▸ **GIVEN TASK A**: In the court decision excerpt, what does the court adjudge about the writ?
▸ **GIVEN TASK B**: Write out the court decision excerpt word for word, from "Argued—June 18, 2025" up to and including "costs or disbursements.".

▸ **PASSAGE PROVIDED**:
— Start —

Argued—June 18, 2025
DECISION & JUDGMENT
Writ of habeas corpus in the nature of an application to release Amneris Berrios upon her own recognizance or, in the alternative, to set reasonable bail upon Queens County Indictment No. 21433/2025.
ADJUDGED that the writ is dismissed as academic, without costs or disbursements.
“[T]he power of a court to declare the law only arises out of, and is limited to, determining the rights of persons which are actually controverted in a particular case pending before the tribunal” (Matter of Hearst Corp. v. Clyne, 50 N.Y.2d 707, 713). “This principle, which forbids courts to pass on academic, hypothetical, moot, or otherwise abstract questions, is founded both in constitutional separation-of-powers doctrine, and in methodological strictures which inhere in the decisional process of a common-law judiciary,” and “ordinarily precludes courts from considering questions which, although once live, have become moot by passage of time or change in circumstances” (id. at 713–714).

— End —

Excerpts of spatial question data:
— Start —

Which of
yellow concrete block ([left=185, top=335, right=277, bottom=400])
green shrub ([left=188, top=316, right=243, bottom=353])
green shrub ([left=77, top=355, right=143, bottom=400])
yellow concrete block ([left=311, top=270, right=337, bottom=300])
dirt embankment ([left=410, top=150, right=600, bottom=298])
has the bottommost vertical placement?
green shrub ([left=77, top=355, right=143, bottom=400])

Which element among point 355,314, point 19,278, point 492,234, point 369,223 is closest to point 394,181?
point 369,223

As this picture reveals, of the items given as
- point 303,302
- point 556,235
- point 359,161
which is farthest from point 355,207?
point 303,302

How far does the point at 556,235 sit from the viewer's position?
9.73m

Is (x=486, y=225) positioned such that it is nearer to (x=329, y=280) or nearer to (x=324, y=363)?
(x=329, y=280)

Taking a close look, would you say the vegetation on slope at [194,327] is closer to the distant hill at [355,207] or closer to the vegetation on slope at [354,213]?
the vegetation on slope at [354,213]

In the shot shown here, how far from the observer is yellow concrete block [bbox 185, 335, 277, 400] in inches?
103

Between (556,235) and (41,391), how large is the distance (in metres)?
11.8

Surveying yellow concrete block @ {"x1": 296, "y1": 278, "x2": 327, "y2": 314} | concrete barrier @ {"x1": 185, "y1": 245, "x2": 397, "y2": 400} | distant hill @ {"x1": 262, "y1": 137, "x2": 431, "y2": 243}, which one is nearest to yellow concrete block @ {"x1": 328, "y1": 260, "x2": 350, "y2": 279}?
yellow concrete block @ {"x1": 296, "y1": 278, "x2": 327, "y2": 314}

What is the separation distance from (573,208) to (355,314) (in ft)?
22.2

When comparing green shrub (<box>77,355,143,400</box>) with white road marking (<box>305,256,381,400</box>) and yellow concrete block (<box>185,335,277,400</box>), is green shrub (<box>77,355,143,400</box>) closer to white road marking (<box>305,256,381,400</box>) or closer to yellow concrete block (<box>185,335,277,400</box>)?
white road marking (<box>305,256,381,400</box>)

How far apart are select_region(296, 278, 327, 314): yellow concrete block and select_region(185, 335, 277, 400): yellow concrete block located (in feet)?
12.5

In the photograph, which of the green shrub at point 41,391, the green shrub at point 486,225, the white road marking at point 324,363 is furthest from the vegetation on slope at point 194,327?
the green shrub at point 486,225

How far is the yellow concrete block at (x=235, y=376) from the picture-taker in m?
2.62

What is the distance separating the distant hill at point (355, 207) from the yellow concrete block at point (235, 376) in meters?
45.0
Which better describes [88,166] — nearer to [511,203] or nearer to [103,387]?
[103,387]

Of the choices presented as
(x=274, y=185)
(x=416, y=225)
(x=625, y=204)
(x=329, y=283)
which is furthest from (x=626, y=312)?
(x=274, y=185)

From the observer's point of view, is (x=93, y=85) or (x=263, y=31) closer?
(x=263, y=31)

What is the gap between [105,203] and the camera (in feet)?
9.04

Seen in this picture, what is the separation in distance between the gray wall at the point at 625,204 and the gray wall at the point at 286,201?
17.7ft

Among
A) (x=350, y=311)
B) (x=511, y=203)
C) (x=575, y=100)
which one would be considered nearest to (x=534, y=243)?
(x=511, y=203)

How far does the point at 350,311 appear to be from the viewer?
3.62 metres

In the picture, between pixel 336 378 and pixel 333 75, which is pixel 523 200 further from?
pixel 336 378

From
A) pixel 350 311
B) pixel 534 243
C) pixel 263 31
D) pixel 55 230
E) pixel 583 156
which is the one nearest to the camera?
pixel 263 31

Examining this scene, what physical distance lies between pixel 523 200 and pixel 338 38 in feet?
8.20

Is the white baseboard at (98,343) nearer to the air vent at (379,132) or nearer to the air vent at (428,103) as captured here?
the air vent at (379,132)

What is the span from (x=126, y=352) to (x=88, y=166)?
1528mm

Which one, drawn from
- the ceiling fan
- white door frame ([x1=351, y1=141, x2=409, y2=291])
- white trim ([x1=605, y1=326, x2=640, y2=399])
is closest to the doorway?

— End —

▸ **FINAL RESULT A**: The writ is dismissed as academic, without costs or disbursements.

▸ **FINAL RESULT B**:
Argued—June 18, 2025
DECISION & JUDGMENT
Writ of habeas corpus in the nature of an application to release Amneris Berrios upon her own recognizance or, in the alternative, to set reasonable bail upon Queens County Indictment No. 21433/2025.
ADJUDGED that the writ is dismissed as academic, without costs or disbursements.